You go to your bank and sign in. If the bank is using Google Analytics then Google knows you've signed into your bank. But they don't know that this is the same "you" that signs into YouTube under a different account on a different machine.

If you make a government ID which is trivial to check over the internet then everything would start checking it, and then Google would know that it's the same "you" because you'd have to present your ID in order to use YouTube and it's the same ID you have to present to the bank.

> Even if you had your Amazon burner on a separate network, used a different email address with a different provider than you do for everything else, perfectly adhere to not using it for social media, etc. all you have to do is forget to turn off your phone once to link them, especially if you don’t live in a very crowded environment with many new people coming and going at unpredictable intervals.

This is the spy scenario where they magically associate the phone with you based on a single ambiguous data point. It doesn't work like that because if it did you could do it on purpose to link your identity with someone else. It also assumes that the other problems can't be improved. Suppose we stop forcing people to disclose a single identifier and we get phones that don't forcibly report our locations to large institutions. Then you have defense in depth and can make a single mistake without being automatically screwed.

> Yes, having one identifier would make it easier but they’re already doing a good enough job that anyone who cares about it should be thinking about the safeguards which prevent abuse rather than pretending that there’s one weird trick to stop it.

It's not that there's one trick to stop it, it's that forcing a single identity to be disclosed in order to do anything would defeat all other privacy measures. There is no point in preventing browser fingerprinting or using a VPN with a shared IP address or posting under a pseudonym if everything you do is still tied to your centralized ID number which in turn is tied to your face and home address and full transaction history with every extant bureaucracy.

> If we were in a scenario where any of the feared outcomes of a government are imminent, the range of bad outcomes either way overlap too much for the difference to matter.

Those are just the worst-case scenarios.
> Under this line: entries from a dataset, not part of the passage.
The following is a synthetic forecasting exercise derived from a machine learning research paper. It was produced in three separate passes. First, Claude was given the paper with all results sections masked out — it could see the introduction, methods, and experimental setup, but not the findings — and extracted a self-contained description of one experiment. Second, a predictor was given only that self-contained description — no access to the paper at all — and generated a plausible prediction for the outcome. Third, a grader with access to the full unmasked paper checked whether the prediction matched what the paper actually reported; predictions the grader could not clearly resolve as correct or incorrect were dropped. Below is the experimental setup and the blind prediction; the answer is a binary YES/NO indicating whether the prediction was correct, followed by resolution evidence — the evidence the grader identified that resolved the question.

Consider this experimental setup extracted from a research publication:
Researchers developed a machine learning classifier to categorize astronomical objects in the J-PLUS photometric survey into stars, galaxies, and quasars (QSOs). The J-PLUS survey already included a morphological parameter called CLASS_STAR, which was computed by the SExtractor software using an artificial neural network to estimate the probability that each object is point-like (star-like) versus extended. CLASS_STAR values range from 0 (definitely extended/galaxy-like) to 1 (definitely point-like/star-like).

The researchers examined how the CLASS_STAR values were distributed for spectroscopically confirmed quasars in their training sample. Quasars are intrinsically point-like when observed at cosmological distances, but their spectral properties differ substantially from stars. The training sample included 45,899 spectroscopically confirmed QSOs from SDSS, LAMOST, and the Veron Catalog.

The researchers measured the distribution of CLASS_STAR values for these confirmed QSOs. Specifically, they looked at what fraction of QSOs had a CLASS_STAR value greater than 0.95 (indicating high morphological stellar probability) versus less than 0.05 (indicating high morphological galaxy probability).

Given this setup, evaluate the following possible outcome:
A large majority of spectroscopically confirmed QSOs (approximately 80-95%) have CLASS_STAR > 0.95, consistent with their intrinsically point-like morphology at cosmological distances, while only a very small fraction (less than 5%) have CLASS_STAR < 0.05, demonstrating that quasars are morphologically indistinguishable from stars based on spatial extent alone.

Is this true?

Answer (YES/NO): NO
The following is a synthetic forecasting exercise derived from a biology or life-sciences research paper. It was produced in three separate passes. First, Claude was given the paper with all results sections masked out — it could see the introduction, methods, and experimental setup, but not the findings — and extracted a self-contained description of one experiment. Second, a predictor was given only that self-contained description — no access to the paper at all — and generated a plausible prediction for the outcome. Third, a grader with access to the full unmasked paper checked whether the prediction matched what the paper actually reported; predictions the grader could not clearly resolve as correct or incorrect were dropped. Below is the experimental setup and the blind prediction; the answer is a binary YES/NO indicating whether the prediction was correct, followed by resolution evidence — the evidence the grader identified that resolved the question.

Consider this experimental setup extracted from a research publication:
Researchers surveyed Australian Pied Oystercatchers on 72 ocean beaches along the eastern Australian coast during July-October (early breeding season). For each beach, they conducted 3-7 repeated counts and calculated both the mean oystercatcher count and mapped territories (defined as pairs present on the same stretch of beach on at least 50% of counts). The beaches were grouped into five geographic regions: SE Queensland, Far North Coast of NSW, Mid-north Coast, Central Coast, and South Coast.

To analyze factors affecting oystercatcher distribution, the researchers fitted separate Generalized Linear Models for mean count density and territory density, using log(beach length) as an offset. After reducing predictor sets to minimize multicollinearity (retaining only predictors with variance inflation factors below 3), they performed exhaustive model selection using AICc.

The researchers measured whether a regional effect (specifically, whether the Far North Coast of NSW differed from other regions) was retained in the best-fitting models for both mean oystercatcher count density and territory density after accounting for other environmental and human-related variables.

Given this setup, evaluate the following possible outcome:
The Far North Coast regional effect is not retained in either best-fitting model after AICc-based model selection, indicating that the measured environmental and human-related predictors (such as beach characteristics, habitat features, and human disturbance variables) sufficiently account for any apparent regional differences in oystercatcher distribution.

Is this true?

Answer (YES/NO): NO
If you get Nazis, they're going to push this on everyone anyway as soon as they can. It's better to slow them down as much as possible than leave everything already implemented and all they have to do is turn key, but that's hardly the only bad thing that can happen.
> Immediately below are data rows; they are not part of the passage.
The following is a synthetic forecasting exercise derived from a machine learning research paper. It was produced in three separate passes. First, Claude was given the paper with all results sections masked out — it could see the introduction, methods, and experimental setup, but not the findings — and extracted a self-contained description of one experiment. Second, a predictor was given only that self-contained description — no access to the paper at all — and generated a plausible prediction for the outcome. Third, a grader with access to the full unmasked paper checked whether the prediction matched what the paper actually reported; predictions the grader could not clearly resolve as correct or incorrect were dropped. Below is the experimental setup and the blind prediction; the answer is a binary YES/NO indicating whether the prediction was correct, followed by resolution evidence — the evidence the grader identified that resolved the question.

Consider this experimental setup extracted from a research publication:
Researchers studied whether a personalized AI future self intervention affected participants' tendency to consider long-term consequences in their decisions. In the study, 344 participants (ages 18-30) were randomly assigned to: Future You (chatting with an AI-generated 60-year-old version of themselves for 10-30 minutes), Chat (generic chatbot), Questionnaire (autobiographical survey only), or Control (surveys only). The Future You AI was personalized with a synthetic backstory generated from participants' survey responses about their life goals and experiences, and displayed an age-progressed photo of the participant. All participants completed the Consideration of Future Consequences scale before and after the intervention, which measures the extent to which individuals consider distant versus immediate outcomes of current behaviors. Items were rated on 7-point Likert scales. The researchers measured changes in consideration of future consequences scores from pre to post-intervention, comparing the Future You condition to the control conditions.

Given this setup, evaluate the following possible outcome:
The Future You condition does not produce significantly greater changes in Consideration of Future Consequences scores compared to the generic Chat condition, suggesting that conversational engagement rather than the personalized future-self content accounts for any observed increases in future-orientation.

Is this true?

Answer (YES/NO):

If corporations know everything about you, they can use machine learning to do price discrimination. They can predict when is the best time to present you with an agreement that has you sign your rights away for a song. They can influence public opinion to control election outcomes. Censor whistleblowers who are now incapable of publishing anything under a pseudonym. Blackmail anyone because no one has any secrets from them.

The longer it's possible for people to do these things, the more likely that they happen, and the more often. So it needs to be made not just illegal but technologically unavailable. That way it's harder to happen because they have to do two things and not just one.

Especially because many of these things are not necessarily things done by people who are already in power, they're things done by people who have the surveillance data and use it to seize power. "Accountability" doesn't work if the technology can be used to seize control of the government before the government can enforce a prohibition on that use of the technology.


> It doesn't work like that because if it did you could do it on purpose to link your identity with someone else.

It does work like that in too many cases. Yes, one data point is not definitive but since they can get many data points it works well enough to be a major privacy risk - for example, this was a cheap attack which required no governmental access:

https://www.vox.com/recode/22587248/grindr-app-location-data...

I would suggest writing down exactly what you are concerned about in a structured manner. You’ve shifted the scope significantly and are well off topic from the original point. I appreciate the emotion but it’s hard to build a policy on quicksand.